CRISPR-derived genome editing technologies for metabolic engineering.

机构信息

Engineering Biology Research Center, Kobe University, Japan; Graduate School of Science, Technology and Innovation, Kobe University, Japan.

Engineering Biology Research Center, Kobe University, Japan; Graduate School of Science, Technology and Innovation, Kobe University, Japan.

出版信息

Metab Eng. 2021 Jan;63:141-147. doi: 10.1016/j.ymben.2020.12.002. Epub 2020 Dec 8.

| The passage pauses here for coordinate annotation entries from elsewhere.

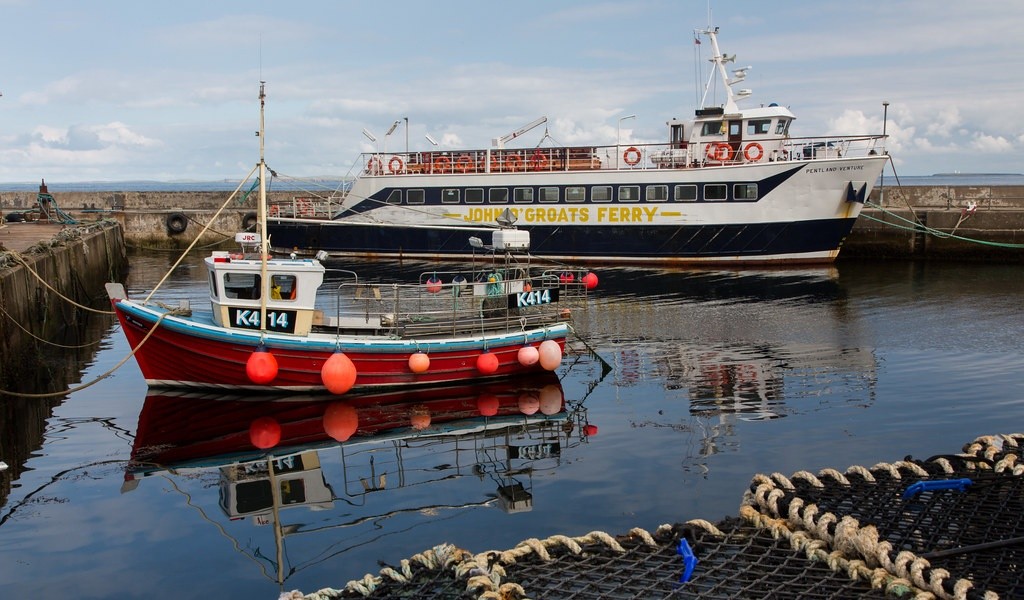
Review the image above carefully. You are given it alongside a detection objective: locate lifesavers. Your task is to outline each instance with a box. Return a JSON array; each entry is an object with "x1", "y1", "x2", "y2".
[
  {"x1": 624, "y1": 147, "x2": 641, "y2": 166},
  {"x1": 744, "y1": 142, "x2": 763, "y2": 161},
  {"x1": 457, "y1": 155, "x2": 473, "y2": 172},
  {"x1": 389, "y1": 157, "x2": 403, "y2": 173},
  {"x1": 243, "y1": 212, "x2": 258, "y2": 232},
  {"x1": 296, "y1": 199, "x2": 307, "y2": 213},
  {"x1": 435, "y1": 156, "x2": 450, "y2": 173},
  {"x1": 368, "y1": 157, "x2": 383, "y2": 174},
  {"x1": 270, "y1": 206, "x2": 279, "y2": 217},
  {"x1": 705, "y1": 142, "x2": 723, "y2": 160},
  {"x1": 505, "y1": 154, "x2": 522, "y2": 170},
  {"x1": 482, "y1": 155, "x2": 497, "y2": 170},
  {"x1": 167, "y1": 212, "x2": 187, "y2": 233},
  {"x1": 530, "y1": 154, "x2": 547, "y2": 169},
  {"x1": 715, "y1": 144, "x2": 733, "y2": 161}
]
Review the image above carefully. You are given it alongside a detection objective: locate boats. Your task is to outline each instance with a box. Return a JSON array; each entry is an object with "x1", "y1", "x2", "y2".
[
  {"x1": 103, "y1": 82, "x2": 574, "y2": 393},
  {"x1": 250, "y1": 1, "x2": 890, "y2": 264},
  {"x1": 118, "y1": 373, "x2": 597, "y2": 591}
]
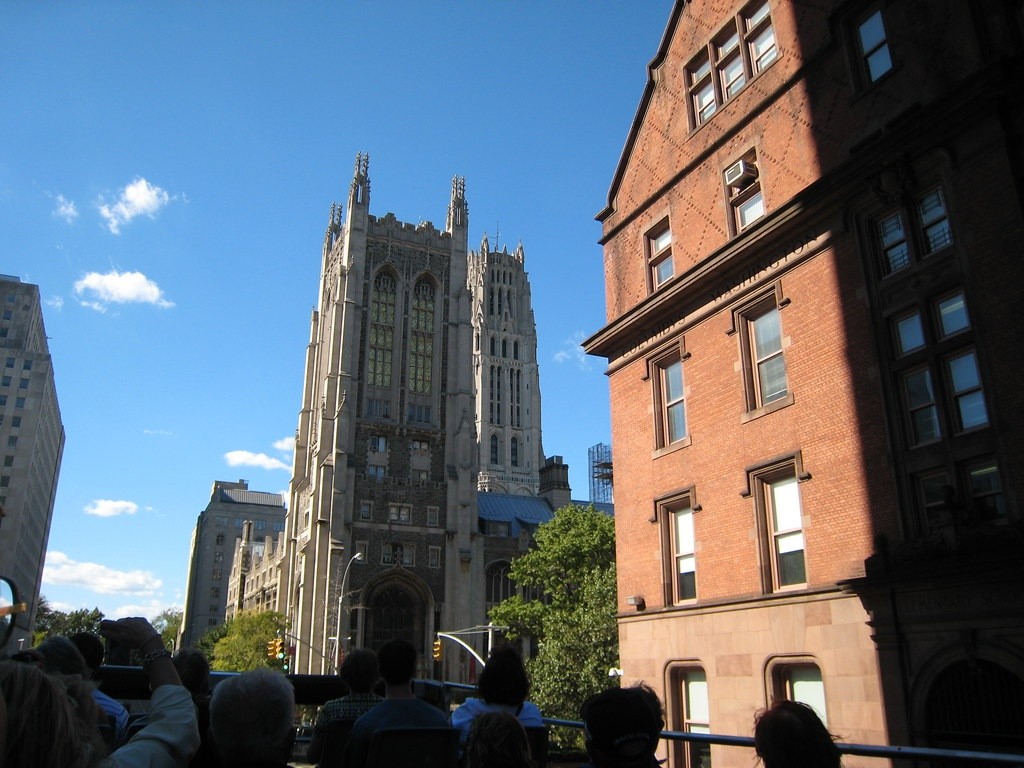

DOI:10.1016/j.ymben.2020.12.002
PMID:33307189
Abstract

In metabolic engineering, genome editing tools make it much easier to discover and evaluate relevant genes and pathways and construct strains. Clustered regularly interspaced palindromic repeats (CRISPR)-associated (Cas) systems now have become the first choice for genome engineering in many organisms includingindustrially relevant ones. Targeted DNA cleavage by CRISPR-Cas provides variousgenome engineering modes such as indels, replacements, large deletions, knock-in and chromosomal rearrangements, while host-dependent differences in repair pathways need to be considered. The versatility of the CRISPR system has given rise to derivative technologies that complement nuclease-based editing, which causes cytotoxicity especially in microorganisms. Deaminase-mediated base editing installs targeted point mutations with much less toxicity. CRISPRi and CRISPRa can temporarily control gene expression without changing the genomic sequence. Multiplex, combinatorial and large scale editing are made possible by streamlined design and construction of gRNA libraries to further accelerates comprehensive discovery, evaluation and building of metabolic pathways. This review summarizes the technical basis and recent advances in CRISPR-related genome editing tools applied for metabolic engineering purposes, with representative examples of industrially relevant eukaryotic and prokaryotic organisms.

摘要

在代谢工程中,基因组编辑工具使得发现和评估相关基因和途径以及构建菌株变得更加容易。CRISPR 相关(Cas)系统现在已经成为许多生物体(包括工业相关生物体)基因组工程的首选。CRISPR-Cas 靶向 DNA 切割提供了多种基因组工程模式,如插入缺失、替换、大片段缺失、基因敲入和染色体重排,而需要考虑宿主依赖性修复途径的差异。CRISPR 系统的多功能性催生了衍生技术,这些技术补充了基于核酸酶的编辑,特别是在微生物中会引起细胞毒性。脱氨酶介导的碱基编辑以较小的毒性引入靶向点突变。CRISPRi 和 CRISPRa 可以在不改变基因组序列的情况下暂时控制基因表达。通过简化 gRNA 文库的设计和构建,可以实现多重、组合和大规模编辑,进一步加速代谢途径的全面发现、评估和构建。本文综述了用于代谢工程的 CRISPR 相关基因组编辑工具的技术基础和最新进展,列举了具有代表性的工业相关真核和原核生物的实例。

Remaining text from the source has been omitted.